“The kids are all right” - but the film isn’t
Gestern waren wir mit zwei Freundinnen im Kino und haben uns den Film “The Kids are all right” angesehen. Er ist hier in den USA zur Zeit total in und wird heiß diskutiert, hat doch die Regisseurin Lisa Cholodenko erstmals das Tabu “lesbische Mütter mit Kindern von der Spermabank” angepackt. Die gesamte Presse ist des Lobes voll, das Einspielergebnis ist stattlich, mit bisher 1,8 Millionen Dollar rangiert der Film auf Platz 12. Im Februar bekam er bei den Berliner Filmfestspielen den Teddy Award, beim Sundance Film Festival soll er der meistdiskutierte Beitrag gewesen sein.
Alles sehr erfreulich für einen Lesbenfilm, wir können uns nicht erinnern, dergleichen jemals gehört zu haben. Aber: Ist das überhaupt ein Lesbenfilm, fragten wir uns verstört, als wir dem Ausgang zustrebten.
Der Film wird vermarktet als “echter Familienfilm”, aber eben ein moderner, die Familie besteht nicht aus Mom und Dad und zwei Kids sondern, wow, aus zwei Moms mit Kids. Dann stößt auf Wunsch der Kids der bis dahin anonyme Spender-Papa (“Donor-Dad”) hinzu und sorgt für Dramatik und Spannung im Alltagstrott.
Der Film versucht es allen recht zu machen, sogar den Lesben, vor allem aber den Männern, seien sie schwul oder hetero. Der massige Mann, der vor mir saß, kam aus dem Brüllen gar nicht mehr raus! Ist aber auch zum Brüllen, wie sich die beiden lesbischen Moms schwule Pornos ansehen, um sich anzutörnen. Einen rosa Dildo haben sie auch in der Schublade.

- **AUFGABE**
Schreibe die Filmbesprechung zu „The Kids are all right“ weiter, und zwar unmittelbar im Anschluss an ihren letzten Satz. Die Daten stehen für sich und gehören nicht zur Filmbesprechung.

- **BEREITGESTELLTE DATEN**
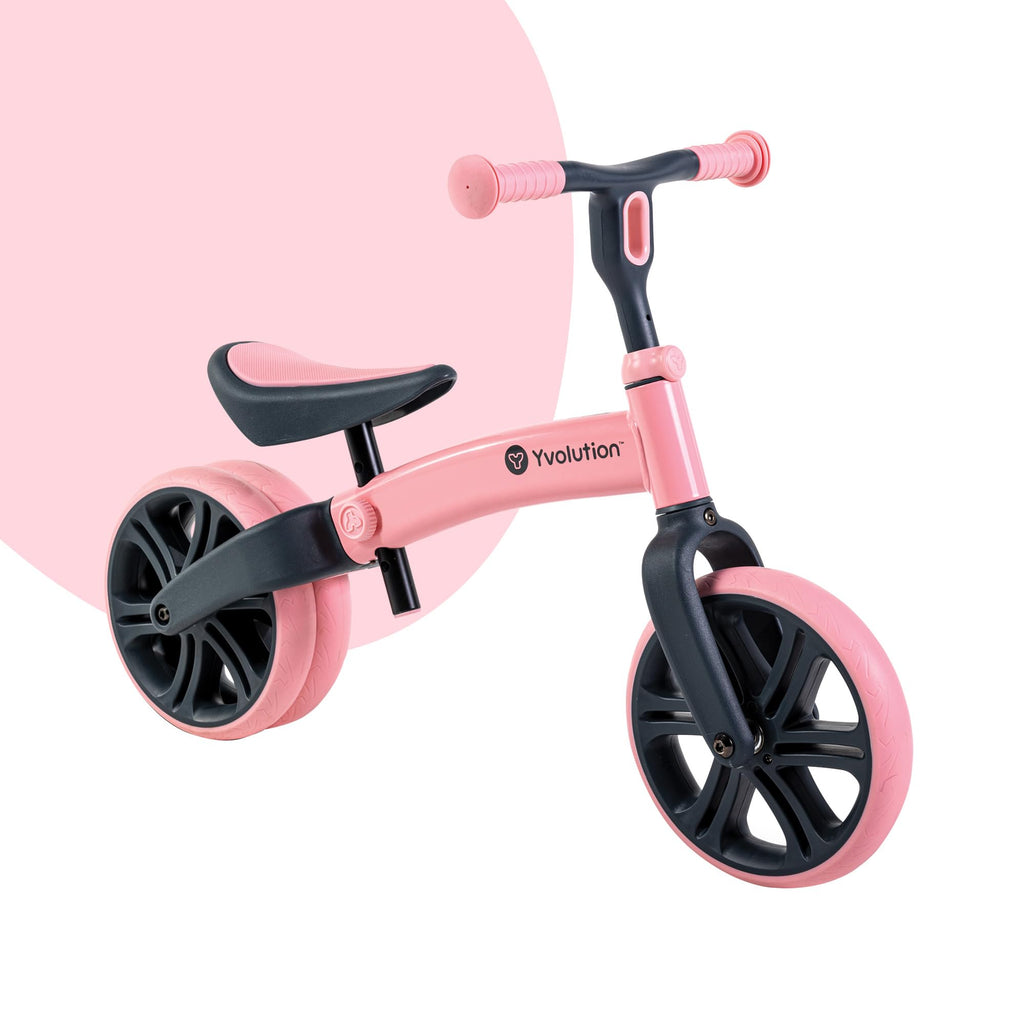 9" Balance Bike with Dual Rear Wheels J9109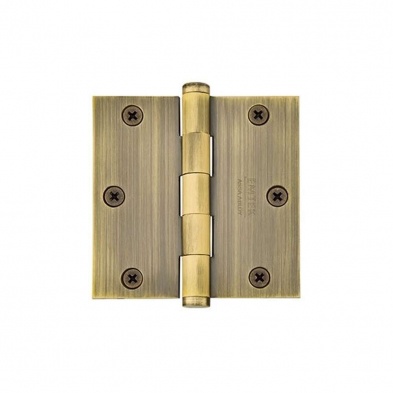 Emtek 96113-US15A Solid Extruded Brass Hinges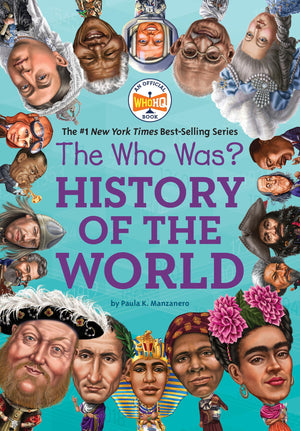 The Who Was? History of the World,New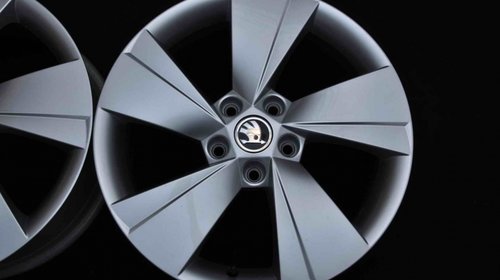 Jante Noi 17 inch Originale Skoda Superb 3 3T 3V0601025AJ R17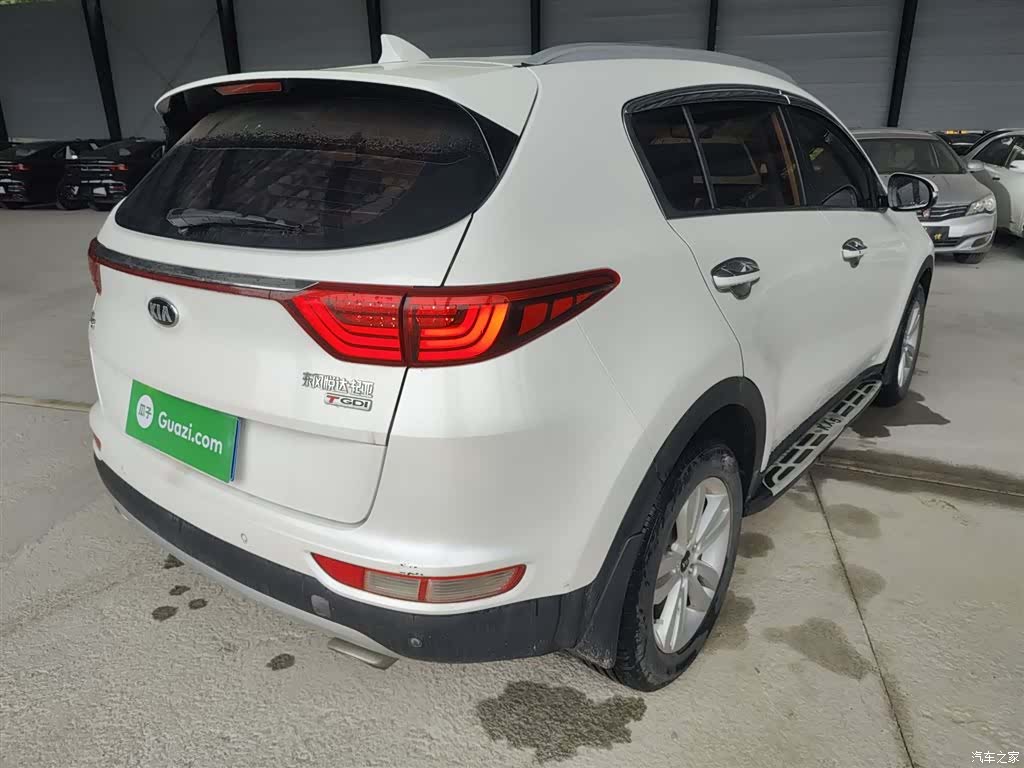 Kia KX5, 2017 7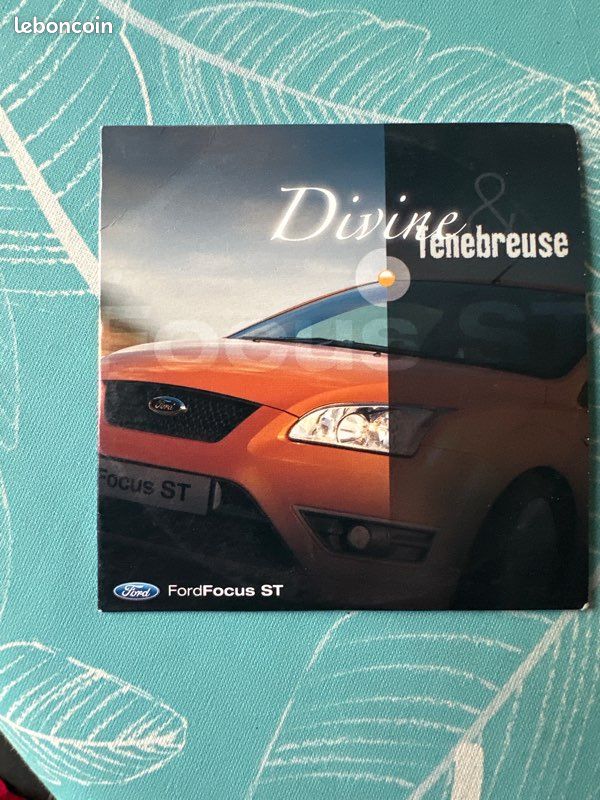 DVD Ford Focus St (image 1)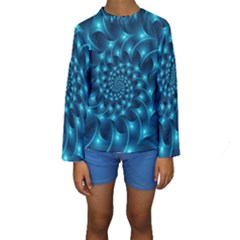 Kids  Long Sleeve Swimwear 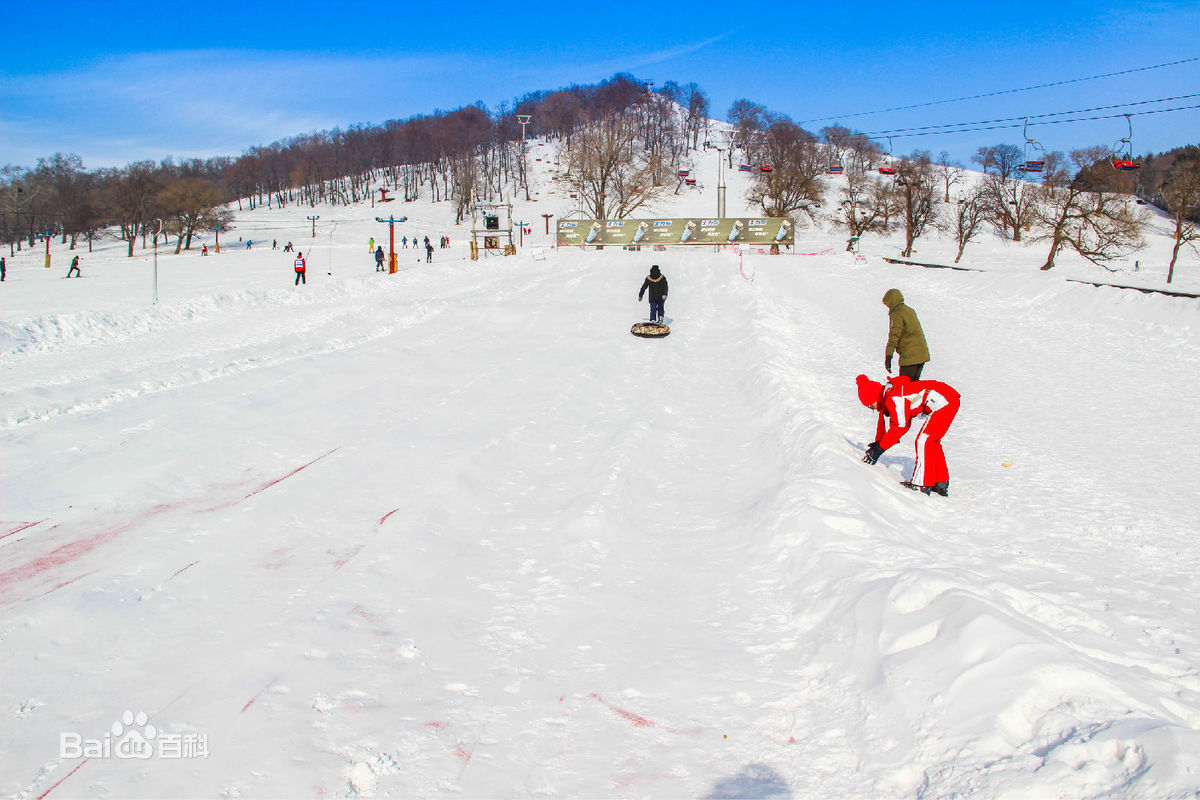 哈爾濱六大滑雪勝地新探，哈爾濱六大滑雪勝地深度探索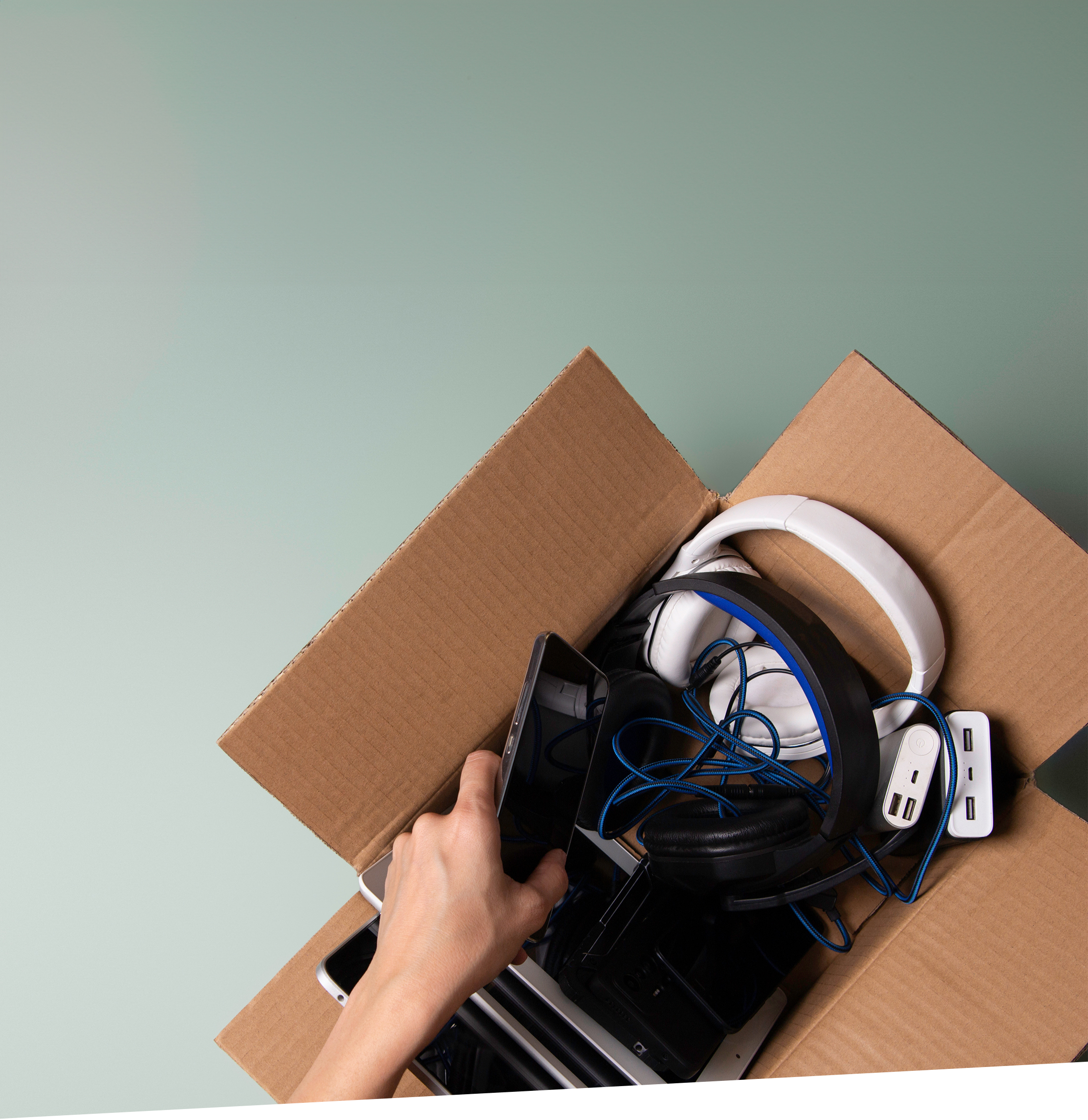 Recycling und Entsorgung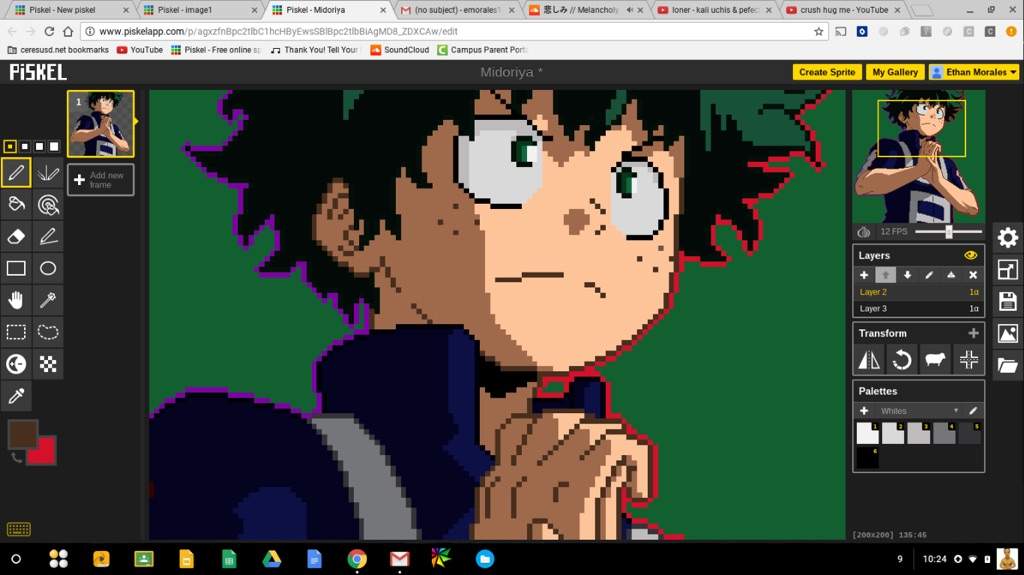 deku texture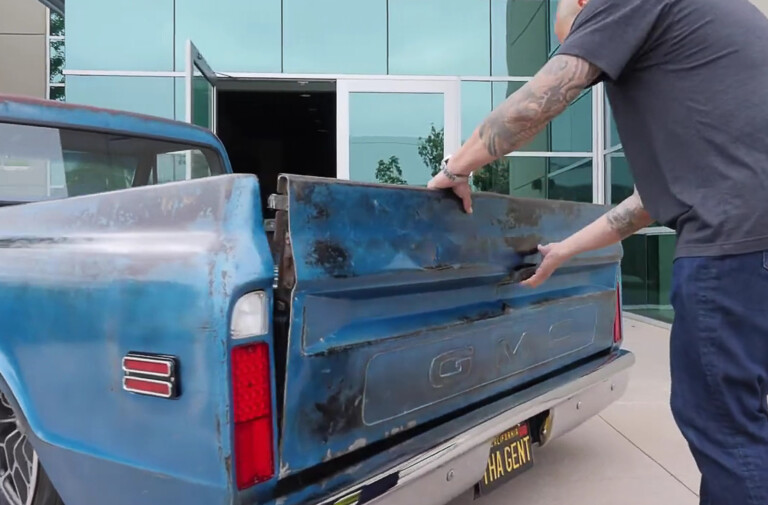 United Pacific Has Tailgate Options For Chevy And GMC C10 Trucks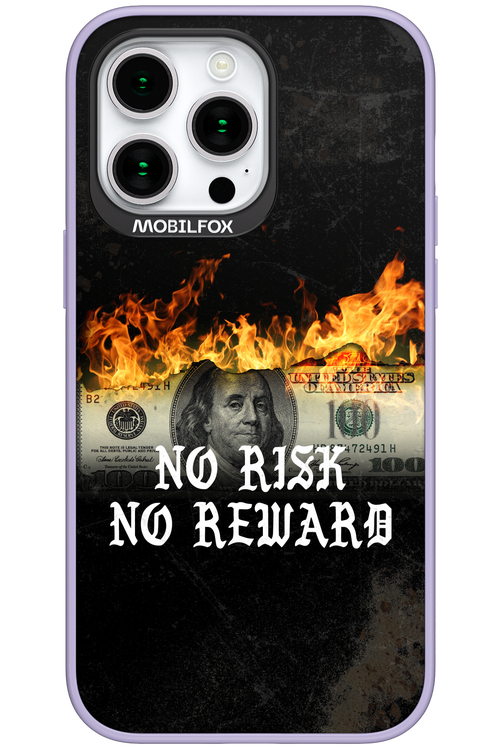 No R1SK No REWARD 2.0 - Apple iPhone 15 Pro Max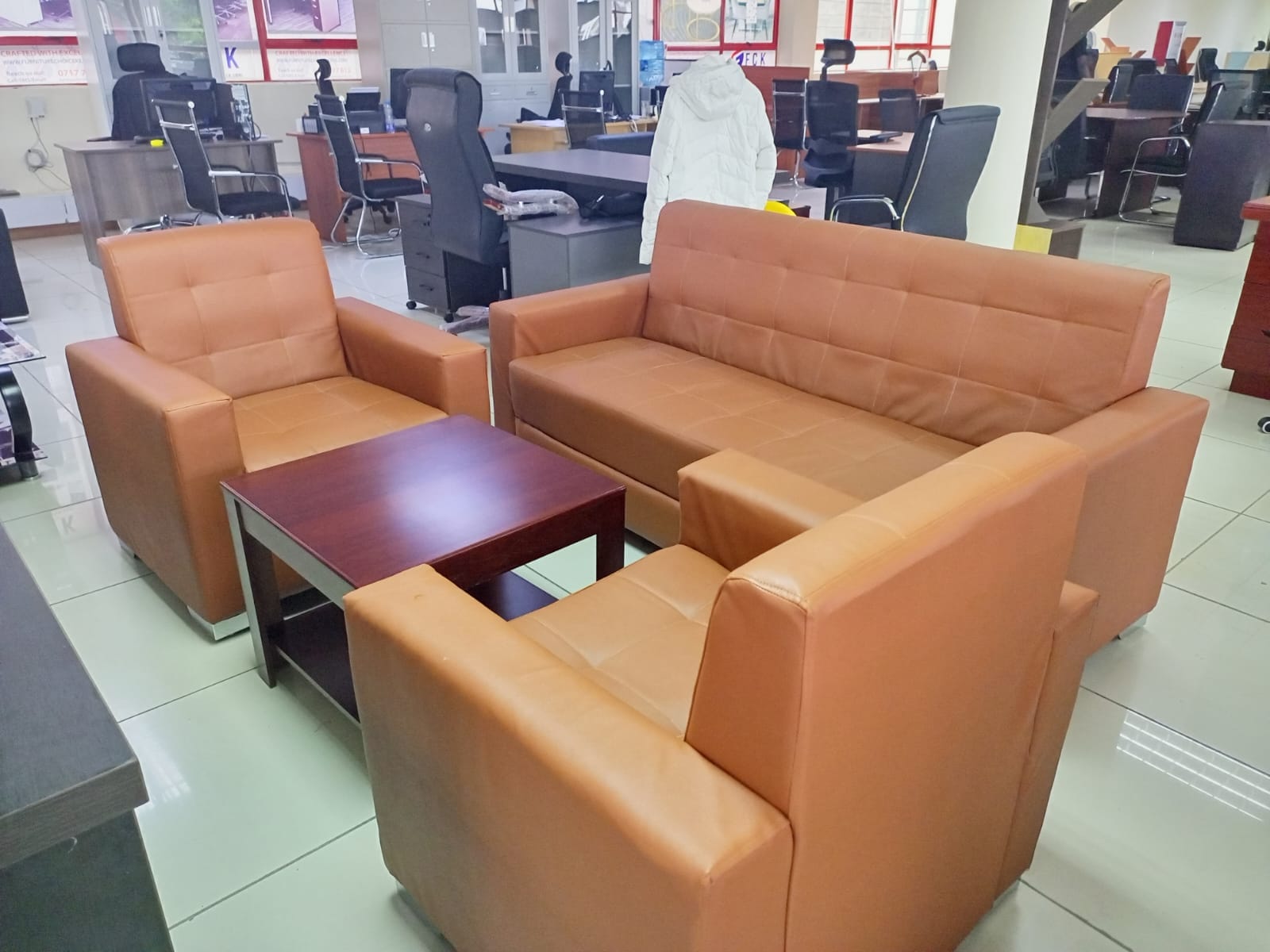 Corporate Office Sofa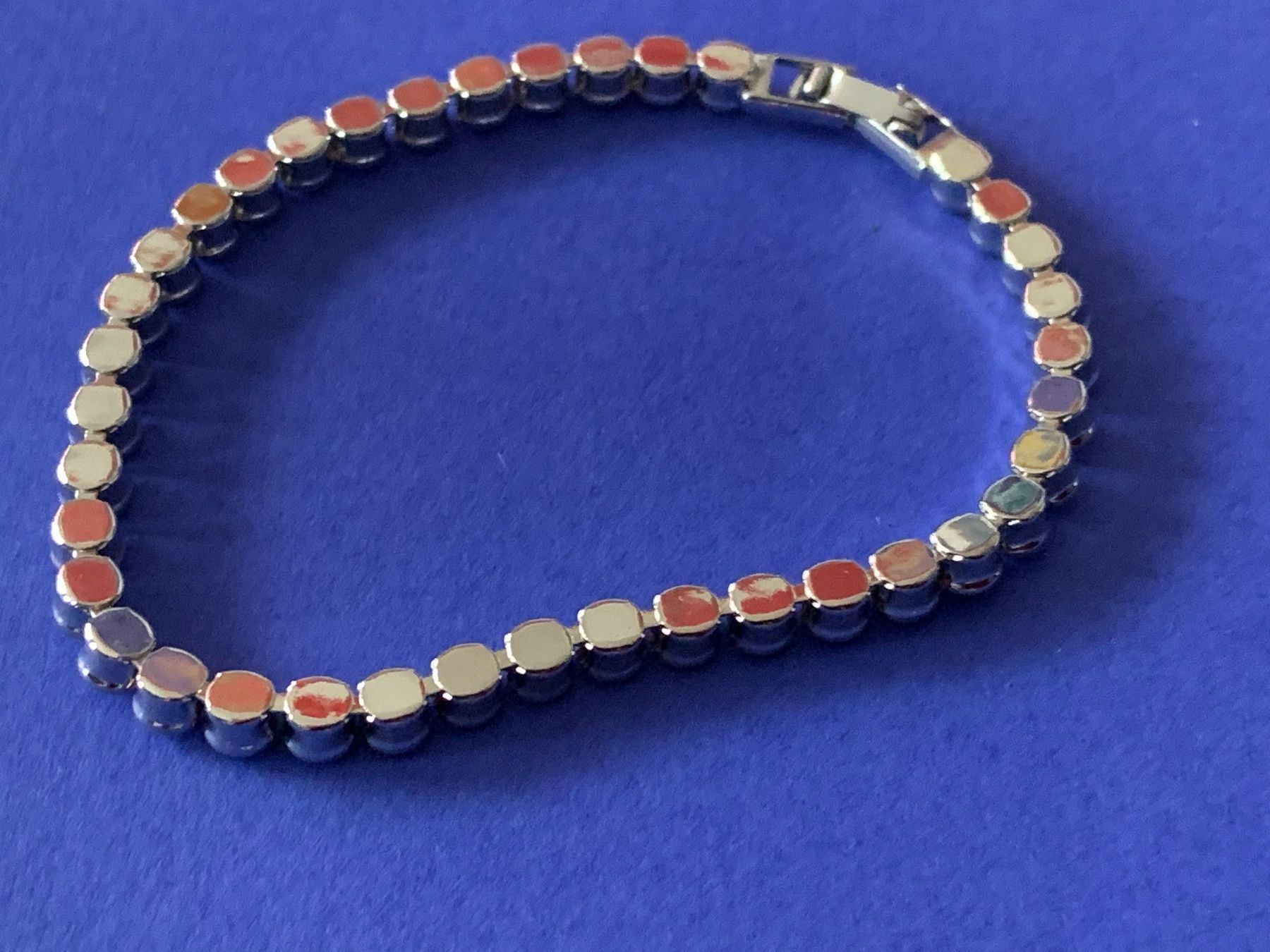 Bracciali & Braccialetti: Armband klassik WHITE – Nuovo (secondo la descrizione) da Laufen venduto da belleskulptur 2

- **ANTWORTFELD**
Also ich weiß nicht, vielleicht bin ich altmodisch - aber beides würde mich garantiert abtörnen. Wir verbuchten diesen eigenartigen Regieeinfall auf das Konto von Stuart Blumberg, der das Drehbuch zusammen mit Lisa Cholodenko verfasst hat. Frau lernt etwas fürs Leben aus dieser kurzen Szene, und zwar: Lesbischer Sex ist äußerst mühsam. Während sich Jules (Julianne Moore) unsichtbar unter der leicht wogenden Bettdecke an Nic (Annette Bening) abarbeitet, bis sie kurz vor dem Ersticken wieder auftaucht, guckt diese ihren Porno, verzieht aber keine Miene, anscheinend verhilft ihr beides nicht zum Orgasmus.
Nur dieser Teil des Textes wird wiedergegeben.